WORK TO COMPLETE: Only the run of lines from the one containing "Is it accurate" through the last line should be returned, exactly as written.

[Records]
============================================================
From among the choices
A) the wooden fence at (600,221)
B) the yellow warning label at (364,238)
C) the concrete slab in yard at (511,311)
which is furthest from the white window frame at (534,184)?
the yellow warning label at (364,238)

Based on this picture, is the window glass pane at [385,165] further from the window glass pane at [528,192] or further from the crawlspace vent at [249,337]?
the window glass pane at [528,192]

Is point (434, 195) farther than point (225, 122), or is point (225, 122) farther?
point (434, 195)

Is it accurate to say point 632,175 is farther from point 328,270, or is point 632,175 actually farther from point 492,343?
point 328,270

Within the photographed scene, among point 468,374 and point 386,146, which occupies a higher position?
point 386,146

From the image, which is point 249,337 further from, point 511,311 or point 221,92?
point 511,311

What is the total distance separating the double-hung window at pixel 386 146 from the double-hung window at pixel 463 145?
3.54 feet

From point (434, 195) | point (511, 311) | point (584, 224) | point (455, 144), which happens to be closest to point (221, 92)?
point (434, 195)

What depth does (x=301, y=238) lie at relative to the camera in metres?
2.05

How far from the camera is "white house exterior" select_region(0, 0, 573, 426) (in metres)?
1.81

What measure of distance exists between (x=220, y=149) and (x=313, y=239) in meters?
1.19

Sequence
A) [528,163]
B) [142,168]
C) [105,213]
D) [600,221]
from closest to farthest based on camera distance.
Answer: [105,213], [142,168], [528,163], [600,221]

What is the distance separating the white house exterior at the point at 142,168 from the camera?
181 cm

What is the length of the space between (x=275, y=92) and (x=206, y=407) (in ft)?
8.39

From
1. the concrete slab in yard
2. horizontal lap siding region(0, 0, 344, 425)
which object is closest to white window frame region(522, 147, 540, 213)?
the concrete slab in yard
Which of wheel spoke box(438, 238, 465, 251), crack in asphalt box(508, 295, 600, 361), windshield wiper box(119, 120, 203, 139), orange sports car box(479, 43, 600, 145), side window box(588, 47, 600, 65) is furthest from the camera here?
============================================================
SOLUTION TO THE PROBLEM:
Is it accurate to say point 632,175 is farther from point 328,270, or is point 632,175 actually farther from point 492,343?
point 328,270

Within the photographed scene, among point 468,374 and point 386,146, which occupies a higher position?
point 386,146

From the image, which is point 249,337 further from, point 511,311 or point 221,92?
point 511,311

What is the total distance separating the double-hung window at pixel 386 146 from the double-hung window at pixel 463 145?
3.54 feet

From point (434, 195) | point (511, 311) | point (584, 224) | point (455, 144), which happens to be closest to point (221, 92)?
point (434, 195)

What depth does (x=301, y=238) lie at relative to the camera in metres?
2.05

How far from the camera is "white house exterior" select_region(0, 0, 573, 426) (in metres)?
1.81

What measure of distance exists between (x=220, y=149) and (x=313, y=239) in meters?
1.19

Sequence
A) [528,163]
B) [142,168]
C) [105,213]
D) [600,221]
from closest to farthest based on camera distance.
Answer: [105,213], [142,168], [528,163], [600,221]

What is the distance separating the white house exterior at the point at 142,168 from the camera?
181 cm

What is the length of the space between (x=275, y=92) and (x=206, y=407) (in ft)?
8.39

From
1. the concrete slab in yard
2. horizontal lap siding region(0, 0, 344, 425)
which object is closest to white window frame region(522, 147, 540, 213)?
the concrete slab in yard
Which of wheel spoke box(438, 238, 465, 251), crack in asphalt box(508, 295, 600, 361), windshield wiper box(119, 120, 203, 139), orange sports car box(479, 43, 600, 145), side window box(588, 47, 600, 65) is furthest from the camera here?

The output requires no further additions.